Peepshow Collective A Journey Around my Pencil Case 2012
Routes to Theatres
6th and 7th Floor corridors, lift lobbies, anaesthetic rooms and recovery wards
A Journey Around my Pencil Case is a mixed media installation transporting children from the wards, and taking them on a surprising and entertaining journey to the operating theatre. Peepshow Illustration Collective have created a route that incorporates hand-painted elements, sculpture and vibrant wallpapers. Follow the line drawn along the route as it climbs up into the ceiling, then dive deep underwater to discover glimmering jewels. A confetti welcome awaits patients the end of the journey; a celebratory carnival before a triumphant launch up to space.
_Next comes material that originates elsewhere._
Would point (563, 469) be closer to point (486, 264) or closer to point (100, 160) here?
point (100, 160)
Chrissie Macdonald (born in London in 1976) and Andrew Rae (born London 1976) are illustrators based in east London. Part of the celebrated illustration collective Peepshow, their work has formed part of major campaigns as well as in exhibitions in London and internationally.
Humans Since 1982 Clock Clock White 2011
Out-patients waiting area
A bespoke clock designed by Humans Since 1982 has been commissioned for the new children's hospital outpatients waiting area. The clock is comprised of 24 analogue clocks that together configure digital numerals. Every minute that passes is animated by the mechanics of each individual clock's motion. The clocks work together to make the passing of time a delightful and intriguing process.
Humans Since 1982 is a design duo based in Sweden. They have worked in collaboration since graduating from HDK, the school for design and crafts in Göthenburg, Sweden. Their work has been shown at major museums and galleries in London and internationally.
Joby Williamson Photograms 2012
Following a series of consultation sessions with children and parents on the wards, artist Joby Williamson has developed a series of photograms of intriguing everyday objects including toys, cups, carrier bags, rubber balls, paper aeroplanes and a jelly mould. This series imbues seemingly mundane domestic objects with vivid colour within unfamiliar compositions.
Joby Williamson (born in 1972 in London) lives and works in east London. He studied Fine Art at Manchester Metropolitan University and Printmaking at the Royal College of Art. His work has been shown in London and internationally.
Artist Jessica Voorsanger worked with young patients to devise a sizzling comic book caper. Wigs, fancy dress and make up were put to good use as the children worked with Voorsanger to invent characters and an adventure story. Their adventures have been installed in the new children's hospital in a series of large-scale prints and a comic book. The Adventures of the Super Sizzling Seven comic books are available to in-patients at the hospital.
Jessica Voorsanger works in a variety of media ranging from painting, sculpture, installation, film and performance. She studied at Rhode Island School of Design and at Goldsmith's College. She has shown in London and internationally and has developed projects for South London Gallery, Art on the Underground and the Hayward Gallery.
Katharine Morling Collective Memories of the London 2012
Ceramic and paint
Main Entrance to Royal London Children's Hospital
Ceramicist Katharine Morling spent six-weeks on children's wards working with patients to create sketchbooks recalling favourite memories and treasured toys. Morling then used these sketchbooks to develop porcelain sculptures for her commission for the new children's hospital. Featuring performing rhinos, butterflies and train tracks made from rulers, Collective Memories of the London presents a dream-like version of the everyday world.
Katharine Morling lives and works in east London. Morling studied at Falmouth University and at the Royal College of Art. Her award-winning ceramics are collected and exhibited nationally and internationally.